_LIST OF TASKS:_
**a)** According to the review of Columbus and Other Cannibals, which press reprinted the book this year?
**b)** Carry on the review of Columbus and Other Cannibals, starting after its final sentence.

Jack Forbes’ Columbus and Other Cannibals was one of the early books to come out of the anti-civilization movement. That milieu–dedicated to the destruction of civilization and all that comes with it–offers an often difficult, yet lucid critique of what is wrong with the world. Arguing that problems are more than governments, economic systems, or individual systems of oppression, the movement argues that problems arise specifically from the very notion of civilization and that problems in society are ingrained in the fabric of society. First published in 1978 and reprinted this year by Seven Stories Press (containing additional chapters), Columbus and other Cannibals introduces readers to this challenging theory.
Forbes–a longtime Native American activist and professor–roots his critique of civilization in the perspective of the indigenous peoples who were subjected to genocide, ecocide, and terrorism at the behest of European conquerors. To explain this, Forbes introduces readers to the Native American concept of the “Wetiko” psychosis–the disease of cannibalism:
“Wetiko is a Cree term which refers to a cannibal or, more specifically, an evil person or spirit who terrorizes other creatures by means of terrible evil acts, including cannibalism.”

Saved entries
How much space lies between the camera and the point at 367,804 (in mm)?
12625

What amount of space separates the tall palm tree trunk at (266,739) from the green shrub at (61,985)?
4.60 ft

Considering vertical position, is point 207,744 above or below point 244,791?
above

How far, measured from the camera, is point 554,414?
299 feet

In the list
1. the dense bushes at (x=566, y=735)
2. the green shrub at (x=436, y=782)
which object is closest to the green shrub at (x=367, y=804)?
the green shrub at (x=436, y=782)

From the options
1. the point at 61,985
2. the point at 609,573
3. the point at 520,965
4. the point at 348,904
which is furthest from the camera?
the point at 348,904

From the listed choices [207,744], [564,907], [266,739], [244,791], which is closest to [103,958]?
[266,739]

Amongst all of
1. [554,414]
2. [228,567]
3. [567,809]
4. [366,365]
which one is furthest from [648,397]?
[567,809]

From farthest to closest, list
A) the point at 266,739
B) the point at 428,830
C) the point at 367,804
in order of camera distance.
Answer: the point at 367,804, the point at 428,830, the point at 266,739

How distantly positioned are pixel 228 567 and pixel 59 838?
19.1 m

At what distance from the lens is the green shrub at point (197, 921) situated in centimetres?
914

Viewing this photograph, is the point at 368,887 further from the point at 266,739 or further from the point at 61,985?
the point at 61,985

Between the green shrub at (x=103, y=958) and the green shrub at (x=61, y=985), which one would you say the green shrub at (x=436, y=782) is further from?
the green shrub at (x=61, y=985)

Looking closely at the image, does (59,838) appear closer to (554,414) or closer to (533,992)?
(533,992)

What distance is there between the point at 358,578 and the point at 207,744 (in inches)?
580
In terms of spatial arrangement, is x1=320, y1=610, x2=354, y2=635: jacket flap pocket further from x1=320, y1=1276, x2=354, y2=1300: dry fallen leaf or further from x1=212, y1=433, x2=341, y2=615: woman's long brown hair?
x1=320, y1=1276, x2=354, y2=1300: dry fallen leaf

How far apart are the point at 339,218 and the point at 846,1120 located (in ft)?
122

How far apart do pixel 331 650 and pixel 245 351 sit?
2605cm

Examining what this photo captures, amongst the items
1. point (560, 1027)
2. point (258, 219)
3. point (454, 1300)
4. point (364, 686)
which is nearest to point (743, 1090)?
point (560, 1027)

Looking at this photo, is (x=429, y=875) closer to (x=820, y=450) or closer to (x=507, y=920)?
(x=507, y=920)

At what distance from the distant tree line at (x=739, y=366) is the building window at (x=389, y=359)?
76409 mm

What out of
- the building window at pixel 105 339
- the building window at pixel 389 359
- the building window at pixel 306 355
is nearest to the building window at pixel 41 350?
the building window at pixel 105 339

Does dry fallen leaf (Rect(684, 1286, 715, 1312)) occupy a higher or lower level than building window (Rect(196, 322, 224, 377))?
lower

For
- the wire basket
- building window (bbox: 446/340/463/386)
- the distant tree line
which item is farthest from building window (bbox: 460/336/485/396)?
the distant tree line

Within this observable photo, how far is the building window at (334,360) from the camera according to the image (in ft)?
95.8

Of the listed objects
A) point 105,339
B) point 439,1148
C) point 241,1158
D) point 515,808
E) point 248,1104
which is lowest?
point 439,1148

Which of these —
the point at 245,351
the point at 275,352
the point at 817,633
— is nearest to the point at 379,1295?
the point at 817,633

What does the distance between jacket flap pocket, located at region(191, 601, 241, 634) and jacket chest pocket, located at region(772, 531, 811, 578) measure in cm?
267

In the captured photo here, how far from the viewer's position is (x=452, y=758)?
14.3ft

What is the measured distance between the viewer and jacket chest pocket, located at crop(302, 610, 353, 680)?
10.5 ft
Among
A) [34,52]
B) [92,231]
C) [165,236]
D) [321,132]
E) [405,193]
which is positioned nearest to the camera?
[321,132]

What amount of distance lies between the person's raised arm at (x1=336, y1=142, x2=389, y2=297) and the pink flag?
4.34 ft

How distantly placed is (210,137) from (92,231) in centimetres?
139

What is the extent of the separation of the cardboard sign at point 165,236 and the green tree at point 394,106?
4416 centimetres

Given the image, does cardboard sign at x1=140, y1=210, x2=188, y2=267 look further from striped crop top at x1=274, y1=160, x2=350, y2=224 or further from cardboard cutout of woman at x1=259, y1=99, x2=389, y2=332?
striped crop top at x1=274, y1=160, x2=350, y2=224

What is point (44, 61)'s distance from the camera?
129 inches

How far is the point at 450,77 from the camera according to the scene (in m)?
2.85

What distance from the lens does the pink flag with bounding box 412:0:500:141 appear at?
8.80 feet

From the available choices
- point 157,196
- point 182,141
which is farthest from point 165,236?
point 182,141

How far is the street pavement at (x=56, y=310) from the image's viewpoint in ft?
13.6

_PER-TASK ANSWERS:_
**a)** Seven Stories Press

**b)**
Forbes argues that Columbus–the first conqueror–carried this “terribly contagious psychological disease” and introduced it to the Americas. He argues that western civilization is built on imperialism and exploitation, which are essentially forms of cannibalism. Forbes defines cannibalism as “the consuming of another’s life for one’s own private purpose or profit.”
Throughout the book, Forbes explores different aspects of the Wetiko psychosis including the aforementioned genocide of the Native Americans, the rise of patriarchy, authoritarianism, state terrorism, and the state itself. Forbes weaves historical examples into his writing, discussing the Israel-Palestine situation, 9/11, US intervention in Central and South America, and the Roman Empire. He analyzes different aspects of the Wetiko psychosis including lying, sadism, and arrogance–all of which are necessary traits. He also argues that the primary beneficiaries of Wetiko societies are the wealthy and those who rule, but that it is also organized, systemic behavior that depends on the support of those living within Wetiko society. Forbes argues that the system often uses the promise of material prosperity to stifle dissent and gain supporters, some of whom do the dirty work of the ruling class. As examples, Forbes explores colonialism and class conflict.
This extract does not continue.